### TEXT SECTION:
--- Begin ---

5th United States Deputy Secretary of the Treasury
- In office January 20, 1993 – August 17, 1994
- President: Bill Clinton
- Preceded by: John Robson
- Succeeded by: Frank Newman

Personal details
- Born: Roger Charles Altman April 2, 1946 (age 80) Brookline, Massachusetts, U.S.
- Party: Democratic
- Spouse: Jurate Kazickas ​(m. 1981)​
- Children: 3
- Education: Georgetown University (BA) University of Chicago (MBA)

= Roger Altman =

American investment banker

Roger Charles Altman (born April 2, 1946) is an American investment banker, the founder and senior chairman of Evercore, and a former Democratic politician. He served as
Assistant Secretary of the Treasury in the Carter administration from January 1977 until January 1981 and as Deputy Secretary of the Treasury in the Clinton administration from January 1993 until he resigned in August 1994, amid the Whitewater controversy.

==Early life and education==
Altman was born in Brookline, Massachusetts, and was raised in Boston as a Catholic. His father, a food broker, died when he was 10 years old, and his mother, a librarian, raised Altman and his brother as a single mother. He attended the Roxbury Latin School.

He attended Georgetown University, where he met future President Bill Clinton, and earned a Bachelor of Arts degree in 1967. In 1969 he earned an MBA from the University of Chicago Booth School of Business, but took time off in 1968 to work in Indiana organizing volunteers for Robert F. Kennedy's presidential campaign.

==Career==

===Early career===
After graduating from business school in 1969, Altman began working at Lehman Brothers, where he grew close to chairman Peter G. Peterson. In 1974, he was made general partner at the age of 28—the youngest in Lehman's history. He left Lehman in 1977 to serve as Assistant Secretary for Domestic Finance in the U.S. Treasury from 1977 to 1981 under President Jimmy Carter, for whom he had fundraised when Carter was Governor of Georgia, and campaigned for in 1976, as well as working on his transition team. As Assistant Secretary, Altman played a "role in negotiating the Federal Government's $1.5 billion bailout of the Chrysler Corporation."

--- End ---

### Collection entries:
--- Begin ---

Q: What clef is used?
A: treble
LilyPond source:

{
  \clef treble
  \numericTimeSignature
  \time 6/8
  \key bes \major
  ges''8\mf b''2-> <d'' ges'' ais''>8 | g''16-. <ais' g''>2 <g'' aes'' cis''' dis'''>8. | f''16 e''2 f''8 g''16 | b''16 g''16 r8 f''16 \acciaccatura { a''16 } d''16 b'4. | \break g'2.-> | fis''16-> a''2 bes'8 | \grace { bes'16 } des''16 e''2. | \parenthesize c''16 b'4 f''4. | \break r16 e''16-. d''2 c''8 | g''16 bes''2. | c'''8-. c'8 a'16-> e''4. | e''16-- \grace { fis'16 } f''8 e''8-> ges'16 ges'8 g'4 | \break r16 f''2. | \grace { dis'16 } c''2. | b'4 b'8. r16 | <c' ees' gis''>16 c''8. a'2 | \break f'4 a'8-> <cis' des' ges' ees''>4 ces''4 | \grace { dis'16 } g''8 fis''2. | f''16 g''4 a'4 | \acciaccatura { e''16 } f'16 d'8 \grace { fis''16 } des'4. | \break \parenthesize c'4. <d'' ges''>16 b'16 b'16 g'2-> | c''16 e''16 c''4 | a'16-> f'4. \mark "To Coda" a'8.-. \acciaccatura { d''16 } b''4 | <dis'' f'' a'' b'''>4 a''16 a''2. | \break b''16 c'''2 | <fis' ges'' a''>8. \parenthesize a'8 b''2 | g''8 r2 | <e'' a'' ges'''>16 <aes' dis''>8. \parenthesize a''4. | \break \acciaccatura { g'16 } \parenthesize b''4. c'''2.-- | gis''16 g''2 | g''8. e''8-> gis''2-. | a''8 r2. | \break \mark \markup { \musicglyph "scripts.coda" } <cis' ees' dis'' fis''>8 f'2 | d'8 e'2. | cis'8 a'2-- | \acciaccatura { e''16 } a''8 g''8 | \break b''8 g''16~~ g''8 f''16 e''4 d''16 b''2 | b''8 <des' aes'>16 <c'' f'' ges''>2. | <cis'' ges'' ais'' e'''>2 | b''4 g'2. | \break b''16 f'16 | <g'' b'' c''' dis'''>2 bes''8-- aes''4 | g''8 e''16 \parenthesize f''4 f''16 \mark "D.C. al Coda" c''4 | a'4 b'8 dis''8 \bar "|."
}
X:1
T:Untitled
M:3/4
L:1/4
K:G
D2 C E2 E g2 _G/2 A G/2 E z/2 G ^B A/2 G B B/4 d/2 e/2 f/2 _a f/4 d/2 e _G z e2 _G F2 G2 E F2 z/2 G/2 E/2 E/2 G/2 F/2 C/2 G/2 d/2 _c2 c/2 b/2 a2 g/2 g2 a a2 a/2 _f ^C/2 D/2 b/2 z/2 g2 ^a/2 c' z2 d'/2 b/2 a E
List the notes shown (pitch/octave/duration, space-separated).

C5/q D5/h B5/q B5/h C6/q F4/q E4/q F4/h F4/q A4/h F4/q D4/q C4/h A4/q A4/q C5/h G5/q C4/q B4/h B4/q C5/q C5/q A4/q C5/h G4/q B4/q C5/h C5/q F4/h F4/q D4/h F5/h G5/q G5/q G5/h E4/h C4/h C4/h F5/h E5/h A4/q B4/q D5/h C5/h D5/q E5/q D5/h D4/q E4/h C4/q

--- End ---

### SHORT TASK A:
Repeat the passage of the Roger Altman biography starting with "He attended Georgetown" and going on through "Kennedy's presidential campaign.".
### SHORT TASK B:
According to the Roger Altman biography, how old was Altman when he was made a general partner at Lehman Brothers?
### SHORT TASK C:
Supply the next part of the Roger Altman biography, picking up after its final sentence.

### RESULT A:
He attended Georgetown University, where he met future President Bill Clinton, and earned a Bachelor of Arts degree in 1967. In 1969 he earned an MBA from the University of Chicago Booth School of Business, but took time off in 1968 to work in Indiana organizing volunteers for Robert F. Kennedy's presidential campaign.

### RESULT B:
He was 28.

### RESULT C:
In 1981, he returned to Lehman Brothers, where he became the co-head of investment banking and served on the board of the company and the management committee. During the 1980s, he was a lecturer and adjunct professor at the Yale University School of Management. In 1987, Altman joined the Blackstone Group as vice-chairman and head of its mergers and acquisitions advisory business. During the Reagan-Bush years, he fundraised for Democratic politicians such as Vice President Walter F. Mondale, Massachusetts governor Michael S. Dukakis, and Arkansas governor Bill Clinton. He also advised two New York City mayors, Ed Koch and David N. Dinkins.

===Clinton administration===
When Bill Clinton was elected in 1992, he urged U.S. treasury secretary Lloyd Bentsen to take Altman on as his deputy secretary. He was confirmed in January 1993. Once on the job, Altman was viewed as "the favorite to succeed the 73-year-old Treasury Secretary," and he played a large role in some of the Clinton administration's biggest legislative victories, such as the passage of the Omnibus Budget Reconciliation Act of 1993 and the "approval of the North American Free Trade Agreement." He was associated with the moderate economic policies of the Clinton administration" and had a reputation as a "deficit hawk."

However, he resigned in 1994, after it was revealed that Altman had notified the Clinton White House of the criminal referrals made by the Resolution Trust Corporation. After nearly 15 hours of testimony in February 1993 before the House and Senate Banking Committees, he submitted his resignation in August 1994, saying that he hoped his resignation would "help to diminish the controversy." He was succeeded by Frank N. Newman, who was the Under Secretary for Domestic Finance at the time.

===Return to private sector===
In 1995, instead of returning to Blackstone, he co-founded Evercore, an "independent investment banking advisory firm" in New York City, and currently serves as its chairman. By 2014, Evercore was "a major player," and its investment management arm had more than $14 billion in assets under management, with its investment banking advisory arm boasting $1.5 trillion in "announced transactions." Evercore advised General Motors through its bankruptcy, and was paid $46 million by GM pre-bankruptcy. However, when it asked for a $17.9 million "success fee," a U.S. bankruptcy trustee called the fees "staggering," "inordinately large," and "clearly [exceeding] the bounds of reasonableness" given that "Evercore had no success at finding a purchaser or funder for the Debtors."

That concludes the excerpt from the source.